The tos.hyp tries to document all functions from TOS. It also has information about MagiC, N.AES, MyAES, Geneva, XaAES, oAESis and some emulators.

https://freemint.github.io/tos.hyp

GNU General Public License v2.0

13 stars 11 forks source link

Shoud tos.hyp move to UTF-8? #95

Open mikrosk opened 5 years ago

mikrosk commented 5 years ago

When one tries to edit and/or fork+PR of a tos.hyp file, the following message can be observed:

We’ve detected the file encoding as windows-1252. When you commit changes we will transcode it to UTF-8.

Github wants to have all web-based edits in UTF-8, that applies also to websites (I had to re-encode whole https://github.com/mikrosk/ct60tos/tree/gh-pages in that way).

If we did that, we would need to re-encode the files back into Atari encoding before compiling the hypertext.

th-otto commented 5 years ago

Theoretically, there are several possibilities:

recode them to utf-8, and tell udo about the new input encoding. That should still produce STG files in atari encoding. However, i fear some tables are not formatted correctly then, since UDO does not work internally with utf-8, as Ulf Dunkel claims.
recode them to utf8, and output also utf8. My compiler can cope with that, and still produce binary files in atari encoding that can be viewed with ST-Guide (unless you use characters that can't be encoded in atarist encoding of course). But UDO might have same problems as above with tables.
use UDO's universal charset feature. There you use some ascii sequences for international characters, similar to TeX.

Actually, i would prefer to leave them in current encoding. It's github's fault if it cannot cope with different encodings, and it is only a matter if you try to edit it through the web interface. You can alway clone the repo and edit it locally instead.

mikrosk commented 5 years ago

Actually, i would prefer to leave them in current encoding. It's github's fault if it cannot cope with different encodings, and it is only a matter if you try to edit it through the web interface. You can alway clone the repo and edit it locally instead.

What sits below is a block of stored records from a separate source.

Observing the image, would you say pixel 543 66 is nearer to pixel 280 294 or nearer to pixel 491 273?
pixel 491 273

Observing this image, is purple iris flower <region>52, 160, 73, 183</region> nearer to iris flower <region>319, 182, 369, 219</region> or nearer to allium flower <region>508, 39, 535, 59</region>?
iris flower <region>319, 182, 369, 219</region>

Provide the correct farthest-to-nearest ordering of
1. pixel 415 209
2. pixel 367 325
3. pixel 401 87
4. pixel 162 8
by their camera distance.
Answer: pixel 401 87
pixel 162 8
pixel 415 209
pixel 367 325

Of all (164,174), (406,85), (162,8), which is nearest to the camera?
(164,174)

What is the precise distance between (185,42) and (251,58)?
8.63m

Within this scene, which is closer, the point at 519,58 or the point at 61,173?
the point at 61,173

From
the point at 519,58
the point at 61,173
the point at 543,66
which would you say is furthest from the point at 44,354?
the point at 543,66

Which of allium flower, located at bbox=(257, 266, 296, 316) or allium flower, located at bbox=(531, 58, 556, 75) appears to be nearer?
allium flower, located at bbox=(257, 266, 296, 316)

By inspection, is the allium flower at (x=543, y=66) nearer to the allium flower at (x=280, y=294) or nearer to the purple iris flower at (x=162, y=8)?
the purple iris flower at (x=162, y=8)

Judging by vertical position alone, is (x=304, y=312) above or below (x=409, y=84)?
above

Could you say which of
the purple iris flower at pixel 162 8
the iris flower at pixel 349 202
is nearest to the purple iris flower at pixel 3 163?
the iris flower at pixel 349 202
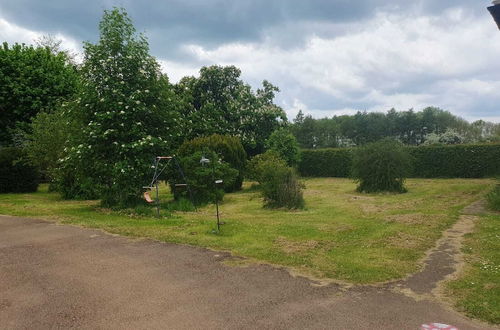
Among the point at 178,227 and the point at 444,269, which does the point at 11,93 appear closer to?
the point at 178,227

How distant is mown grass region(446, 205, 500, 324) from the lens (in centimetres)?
457

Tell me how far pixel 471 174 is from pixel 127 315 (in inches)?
1015

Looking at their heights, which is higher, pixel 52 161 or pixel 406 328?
pixel 52 161

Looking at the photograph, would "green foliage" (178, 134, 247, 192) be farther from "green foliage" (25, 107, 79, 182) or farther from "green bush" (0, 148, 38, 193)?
"green bush" (0, 148, 38, 193)

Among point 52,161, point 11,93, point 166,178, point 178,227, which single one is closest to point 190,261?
point 178,227

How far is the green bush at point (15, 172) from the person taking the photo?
18.7 meters

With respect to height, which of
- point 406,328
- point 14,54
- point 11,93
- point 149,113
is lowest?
point 406,328

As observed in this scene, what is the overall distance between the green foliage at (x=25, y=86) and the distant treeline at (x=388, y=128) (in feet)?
141

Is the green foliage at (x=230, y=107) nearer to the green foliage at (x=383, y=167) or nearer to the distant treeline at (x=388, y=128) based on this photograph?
the green foliage at (x=383, y=167)

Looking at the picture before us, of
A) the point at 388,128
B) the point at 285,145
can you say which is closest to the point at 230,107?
the point at 285,145

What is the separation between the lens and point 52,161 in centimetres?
1695

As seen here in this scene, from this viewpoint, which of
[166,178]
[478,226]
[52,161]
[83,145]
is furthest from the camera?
[52,161]

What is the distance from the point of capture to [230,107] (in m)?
28.8

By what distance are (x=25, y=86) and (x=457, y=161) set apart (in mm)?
26843
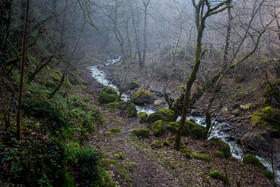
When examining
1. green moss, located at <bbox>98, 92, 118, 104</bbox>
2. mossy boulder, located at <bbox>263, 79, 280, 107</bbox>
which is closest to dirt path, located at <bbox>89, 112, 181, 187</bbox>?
green moss, located at <bbox>98, 92, 118, 104</bbox>

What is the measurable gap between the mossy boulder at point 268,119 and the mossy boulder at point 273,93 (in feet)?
2.56

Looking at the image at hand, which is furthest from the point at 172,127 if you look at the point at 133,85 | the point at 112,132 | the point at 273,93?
the point at 133,85

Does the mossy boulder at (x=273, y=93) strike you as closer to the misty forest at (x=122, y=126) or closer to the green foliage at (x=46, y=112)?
the misty forest at (x=122, y=126)

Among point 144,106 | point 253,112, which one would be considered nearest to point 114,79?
point 144,106

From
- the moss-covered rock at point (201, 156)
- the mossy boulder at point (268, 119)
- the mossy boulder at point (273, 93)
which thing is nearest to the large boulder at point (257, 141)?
the mossy boulder at point (268, 119)

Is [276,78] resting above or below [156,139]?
above

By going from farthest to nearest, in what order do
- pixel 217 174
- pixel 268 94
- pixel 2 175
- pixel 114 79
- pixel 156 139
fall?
1. pixel 114 79
2. pixel 268 94
3. pixel 156 139
4. pixel 217 174
5. pixel 2 175

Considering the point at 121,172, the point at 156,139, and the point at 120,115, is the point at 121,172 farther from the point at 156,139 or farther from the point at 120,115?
the point at 120,115

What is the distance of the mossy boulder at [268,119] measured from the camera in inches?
429

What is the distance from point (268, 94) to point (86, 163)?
14.3m

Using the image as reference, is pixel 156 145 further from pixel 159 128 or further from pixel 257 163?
pixel 257 163

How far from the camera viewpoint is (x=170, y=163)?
7.63 meters

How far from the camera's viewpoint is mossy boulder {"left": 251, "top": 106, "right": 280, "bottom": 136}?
429 inches

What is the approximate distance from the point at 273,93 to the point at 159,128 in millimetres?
9257
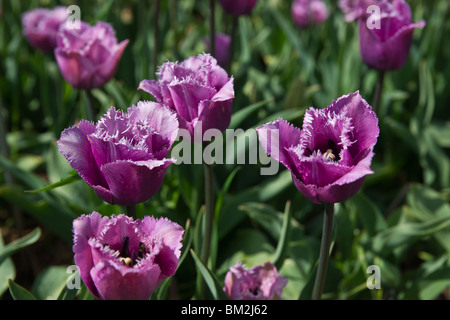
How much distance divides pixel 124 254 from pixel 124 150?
0.17 meters

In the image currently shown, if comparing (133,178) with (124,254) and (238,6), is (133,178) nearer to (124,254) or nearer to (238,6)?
(124,254)

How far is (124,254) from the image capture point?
0.92 m

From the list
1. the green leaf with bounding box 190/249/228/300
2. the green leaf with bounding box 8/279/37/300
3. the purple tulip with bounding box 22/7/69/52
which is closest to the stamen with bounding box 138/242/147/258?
the green leaf with bounding box 190/249/228/300

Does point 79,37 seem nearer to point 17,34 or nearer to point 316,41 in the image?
point 17,34

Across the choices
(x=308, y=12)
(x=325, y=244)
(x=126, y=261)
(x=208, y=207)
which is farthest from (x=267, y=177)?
(x=126, y=261)

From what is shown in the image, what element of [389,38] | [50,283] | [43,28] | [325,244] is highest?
[389,38]

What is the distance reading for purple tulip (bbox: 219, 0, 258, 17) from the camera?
1.62 m

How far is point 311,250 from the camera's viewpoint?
1.62 meters

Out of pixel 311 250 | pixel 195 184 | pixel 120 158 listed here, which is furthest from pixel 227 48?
pixel 120 158

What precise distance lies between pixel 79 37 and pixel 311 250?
856mm

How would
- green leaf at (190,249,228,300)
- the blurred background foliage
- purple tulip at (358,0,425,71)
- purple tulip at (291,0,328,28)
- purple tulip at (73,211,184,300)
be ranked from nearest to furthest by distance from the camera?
purple tulip at (73,211,184,300)
green leaf at (190,249,228,300)
purple tulip at (358,0,425,71)
the blurred background foliage
purple tulip at (291,0,328,28)

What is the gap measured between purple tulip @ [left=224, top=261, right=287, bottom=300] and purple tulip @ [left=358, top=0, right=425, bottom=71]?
62cm

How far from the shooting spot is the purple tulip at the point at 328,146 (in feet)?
2.94

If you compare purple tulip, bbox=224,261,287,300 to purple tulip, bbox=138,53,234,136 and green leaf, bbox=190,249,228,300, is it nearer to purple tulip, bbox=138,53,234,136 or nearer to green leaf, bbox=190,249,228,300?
green leaf, bbox=190,249,228,300
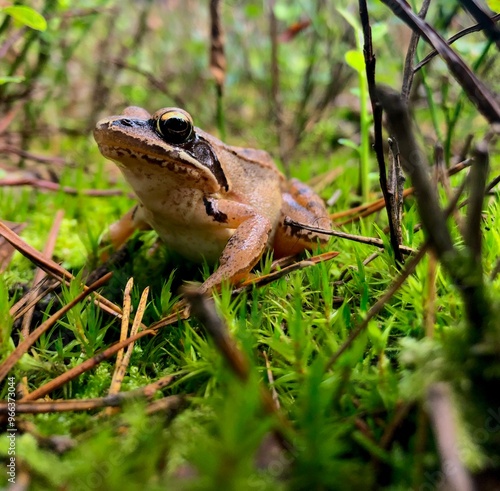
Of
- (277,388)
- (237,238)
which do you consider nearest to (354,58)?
(237,238)

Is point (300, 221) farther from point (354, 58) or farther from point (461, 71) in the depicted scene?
point (461, 71)

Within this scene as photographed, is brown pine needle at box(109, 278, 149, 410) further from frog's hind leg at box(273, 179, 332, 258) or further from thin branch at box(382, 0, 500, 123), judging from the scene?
thin branch at box(382, 0, 500, 123)

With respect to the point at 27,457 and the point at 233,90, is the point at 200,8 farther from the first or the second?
the point at 27,457

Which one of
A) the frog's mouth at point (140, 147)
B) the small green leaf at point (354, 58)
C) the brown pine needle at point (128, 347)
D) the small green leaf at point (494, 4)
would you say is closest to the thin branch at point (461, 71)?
the small green leaf at point (494, 4)

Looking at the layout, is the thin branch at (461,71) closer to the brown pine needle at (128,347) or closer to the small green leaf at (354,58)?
the small green leaf at (354,58)

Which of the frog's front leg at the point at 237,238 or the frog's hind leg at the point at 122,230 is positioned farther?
the frog's hind leg at the point at 122,230

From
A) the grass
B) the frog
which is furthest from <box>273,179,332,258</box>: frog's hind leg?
the grass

True. However I'm asking on behalf of other people who can read & spot errors but don't feel up to setting up git and branches etc. Github allows you to easily edit a file and create a PR out of it without any hassle. So that's my main motivation here.

th-otto commented 5 years ago

PS: the files are encoded in atari characterset, not cp1252.

PPS.: if you want you can try one or the other option with single files. The input encoding can be changed at any time. Just make sure you set it back at the end of the file, or before inclduing any other file.

PPPS.: unconditionally transcoding the files is a no-go. That will break any source where strings are encoded in the local platforms encoding. Beside that, as mentioned above, they are not encoded in cp1252.

mikrosk commented 5 years ago

I guess Github's encoding detection doesn't count with atari encodings. ;)

unconditionally transcoding the files is a no-go. That will break any source where strings are encoded in the local platforms encoding. Beside that, as mentioned above, they are not encoded in cp1252.

I guess it's their policy - you want to have a web content hosted by us, then it must be in UTF-8, period. I don't blame them but sure, it doesn't make our atari life easier.

th-otto commented 5 years ago

Edit: there would be another option: use UDO macros for all non-ascii characters, like is done https://github.com/freemint/tos.hyp/blob/82c4e0e81218e032de4bab4c324e5ce3388ba2b0/config.u#L114 here. That way, only a single file would have non-ascii characters.

th-otto commented 5 years ago

Its not only a matter of Atari. Any windows program that is not using wide unicode character strings is also affected.

th-otto commented 5 years ago

I've just changed a bunch of files to use macros for the non-ascii characters. But i encountered another problem: those characters also appear in verbatim environments (listings, examples etc.), and are not replaced there. So after conversion, you carefully have to check the new output, and that is quite a lot of work.